*** Records for the task Section Begins ***
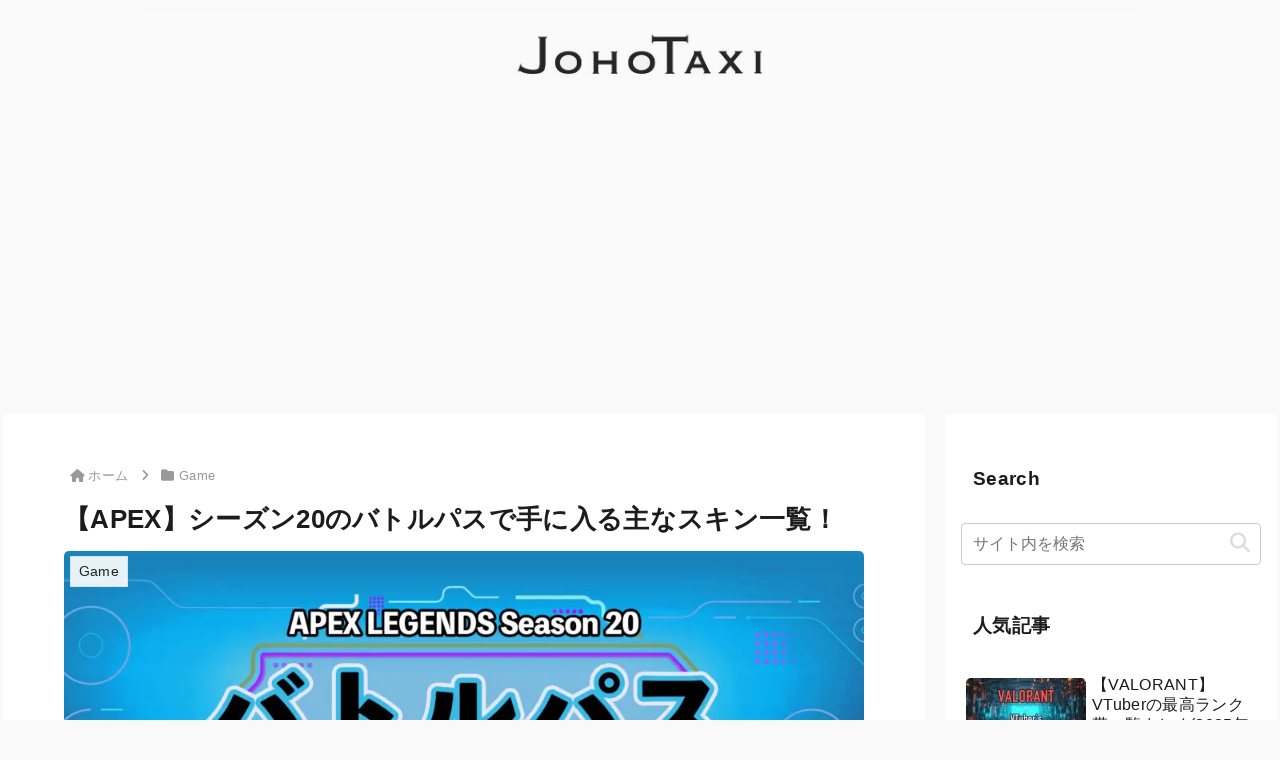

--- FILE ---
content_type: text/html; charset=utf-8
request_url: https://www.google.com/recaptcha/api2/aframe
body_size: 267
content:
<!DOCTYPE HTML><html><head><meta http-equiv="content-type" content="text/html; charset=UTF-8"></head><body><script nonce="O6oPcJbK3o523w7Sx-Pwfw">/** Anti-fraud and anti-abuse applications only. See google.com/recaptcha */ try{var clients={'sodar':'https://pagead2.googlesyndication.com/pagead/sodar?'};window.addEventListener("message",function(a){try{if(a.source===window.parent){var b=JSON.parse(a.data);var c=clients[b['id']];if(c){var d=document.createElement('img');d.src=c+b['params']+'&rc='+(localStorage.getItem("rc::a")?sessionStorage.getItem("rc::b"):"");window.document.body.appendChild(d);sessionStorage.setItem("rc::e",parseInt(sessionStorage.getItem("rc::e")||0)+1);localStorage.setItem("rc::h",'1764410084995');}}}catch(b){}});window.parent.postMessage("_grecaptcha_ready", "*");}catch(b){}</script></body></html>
*** Records for the task Section Ends ***
*** Records for the task Section Begins ***
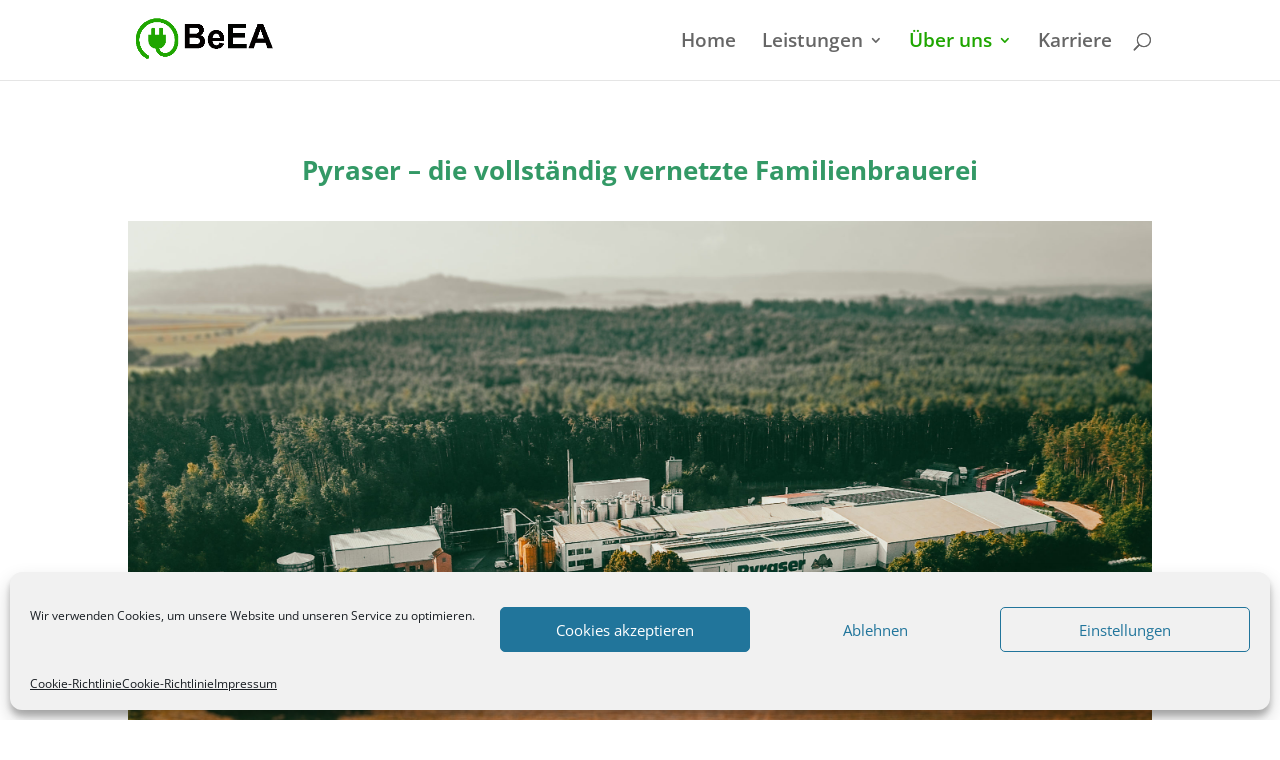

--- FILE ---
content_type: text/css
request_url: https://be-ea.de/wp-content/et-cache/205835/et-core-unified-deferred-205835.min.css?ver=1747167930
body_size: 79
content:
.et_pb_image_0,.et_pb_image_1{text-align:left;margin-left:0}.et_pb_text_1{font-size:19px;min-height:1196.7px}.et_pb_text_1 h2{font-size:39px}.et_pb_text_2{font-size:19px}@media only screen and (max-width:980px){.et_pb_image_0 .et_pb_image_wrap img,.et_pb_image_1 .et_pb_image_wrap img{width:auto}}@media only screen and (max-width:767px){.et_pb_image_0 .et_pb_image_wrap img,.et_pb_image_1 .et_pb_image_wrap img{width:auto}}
*** Records for the task Section Ends ***
*** Records for the task Section Begins ***
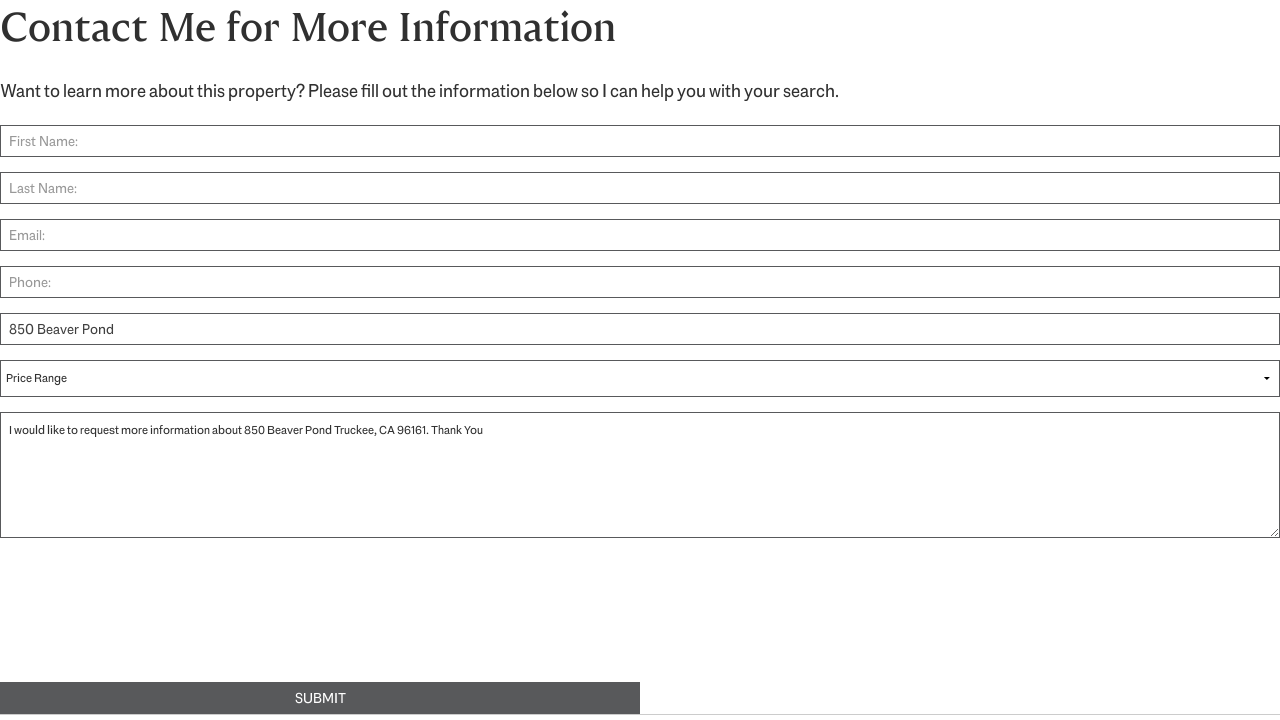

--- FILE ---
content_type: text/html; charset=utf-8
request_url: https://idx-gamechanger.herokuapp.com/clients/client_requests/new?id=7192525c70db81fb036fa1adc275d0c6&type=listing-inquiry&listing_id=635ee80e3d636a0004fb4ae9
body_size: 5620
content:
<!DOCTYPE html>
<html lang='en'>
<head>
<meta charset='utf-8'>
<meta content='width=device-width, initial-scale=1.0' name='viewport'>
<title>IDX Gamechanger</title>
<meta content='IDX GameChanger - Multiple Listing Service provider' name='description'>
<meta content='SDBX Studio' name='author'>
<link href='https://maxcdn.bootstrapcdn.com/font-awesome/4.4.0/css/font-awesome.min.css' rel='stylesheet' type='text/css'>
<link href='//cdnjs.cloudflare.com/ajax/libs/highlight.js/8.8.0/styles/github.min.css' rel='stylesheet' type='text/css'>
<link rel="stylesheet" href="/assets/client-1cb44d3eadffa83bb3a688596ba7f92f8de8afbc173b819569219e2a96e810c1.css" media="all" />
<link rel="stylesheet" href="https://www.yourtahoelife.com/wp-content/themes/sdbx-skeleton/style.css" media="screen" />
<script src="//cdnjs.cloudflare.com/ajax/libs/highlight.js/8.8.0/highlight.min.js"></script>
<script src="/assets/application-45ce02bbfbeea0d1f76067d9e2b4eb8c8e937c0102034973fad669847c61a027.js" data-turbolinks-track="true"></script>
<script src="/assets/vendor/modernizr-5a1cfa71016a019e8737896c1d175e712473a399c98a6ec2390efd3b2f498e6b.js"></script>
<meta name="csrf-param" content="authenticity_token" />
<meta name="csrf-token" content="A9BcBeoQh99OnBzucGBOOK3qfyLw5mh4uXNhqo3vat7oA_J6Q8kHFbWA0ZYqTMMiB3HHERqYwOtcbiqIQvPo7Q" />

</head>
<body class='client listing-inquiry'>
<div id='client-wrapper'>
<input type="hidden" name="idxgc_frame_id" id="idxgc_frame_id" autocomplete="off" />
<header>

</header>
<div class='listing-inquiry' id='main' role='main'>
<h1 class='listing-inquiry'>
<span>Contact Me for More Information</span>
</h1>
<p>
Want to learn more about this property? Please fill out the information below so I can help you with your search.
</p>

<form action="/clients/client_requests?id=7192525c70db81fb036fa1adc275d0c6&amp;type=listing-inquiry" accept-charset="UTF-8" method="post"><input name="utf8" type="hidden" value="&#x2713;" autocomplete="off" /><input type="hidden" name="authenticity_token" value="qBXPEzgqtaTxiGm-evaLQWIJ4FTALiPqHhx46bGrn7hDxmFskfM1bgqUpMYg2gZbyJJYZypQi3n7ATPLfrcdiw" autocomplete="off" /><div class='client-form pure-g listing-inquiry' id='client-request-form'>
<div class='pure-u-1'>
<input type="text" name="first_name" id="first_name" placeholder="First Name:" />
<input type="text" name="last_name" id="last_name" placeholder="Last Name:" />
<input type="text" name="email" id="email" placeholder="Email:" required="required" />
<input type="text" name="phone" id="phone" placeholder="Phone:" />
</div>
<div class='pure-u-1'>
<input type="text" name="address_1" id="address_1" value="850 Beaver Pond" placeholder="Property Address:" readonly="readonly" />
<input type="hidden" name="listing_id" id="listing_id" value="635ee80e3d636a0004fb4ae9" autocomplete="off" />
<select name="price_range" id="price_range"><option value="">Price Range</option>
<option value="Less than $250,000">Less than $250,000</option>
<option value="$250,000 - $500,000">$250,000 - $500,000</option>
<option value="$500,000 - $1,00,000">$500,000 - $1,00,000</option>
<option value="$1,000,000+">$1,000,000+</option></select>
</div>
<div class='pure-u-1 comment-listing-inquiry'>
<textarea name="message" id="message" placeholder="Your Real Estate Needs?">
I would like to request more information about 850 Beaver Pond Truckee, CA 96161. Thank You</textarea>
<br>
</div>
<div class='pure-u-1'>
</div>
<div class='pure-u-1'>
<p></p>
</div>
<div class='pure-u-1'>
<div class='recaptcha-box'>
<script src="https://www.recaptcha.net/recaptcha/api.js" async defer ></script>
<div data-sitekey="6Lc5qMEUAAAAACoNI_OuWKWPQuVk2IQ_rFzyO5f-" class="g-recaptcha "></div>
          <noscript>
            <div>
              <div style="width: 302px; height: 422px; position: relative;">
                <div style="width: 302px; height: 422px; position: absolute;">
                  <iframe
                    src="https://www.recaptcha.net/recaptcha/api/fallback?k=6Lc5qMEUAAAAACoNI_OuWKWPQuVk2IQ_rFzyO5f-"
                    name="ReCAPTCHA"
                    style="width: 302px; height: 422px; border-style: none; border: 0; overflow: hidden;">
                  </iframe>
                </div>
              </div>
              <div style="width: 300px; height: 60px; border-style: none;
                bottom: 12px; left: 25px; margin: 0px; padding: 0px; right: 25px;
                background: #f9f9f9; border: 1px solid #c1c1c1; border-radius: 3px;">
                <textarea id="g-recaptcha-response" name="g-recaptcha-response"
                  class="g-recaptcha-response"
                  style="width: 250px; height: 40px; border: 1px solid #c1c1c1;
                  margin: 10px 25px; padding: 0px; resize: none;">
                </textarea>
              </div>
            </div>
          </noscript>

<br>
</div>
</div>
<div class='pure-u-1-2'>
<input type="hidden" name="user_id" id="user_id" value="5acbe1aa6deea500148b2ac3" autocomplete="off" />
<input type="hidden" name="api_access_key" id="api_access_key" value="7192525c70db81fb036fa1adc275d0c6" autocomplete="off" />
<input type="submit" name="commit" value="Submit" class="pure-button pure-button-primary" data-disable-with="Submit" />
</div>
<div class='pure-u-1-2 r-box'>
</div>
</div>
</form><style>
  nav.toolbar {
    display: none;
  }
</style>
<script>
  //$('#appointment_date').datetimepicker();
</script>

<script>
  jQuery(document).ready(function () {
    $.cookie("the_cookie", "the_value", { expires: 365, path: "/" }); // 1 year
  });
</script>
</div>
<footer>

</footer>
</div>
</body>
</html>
*** Records for the task Section Ends ***
## [What is required]
Go through the records and count the lines that include "highlight", then give only that number.

## [Answer area]
2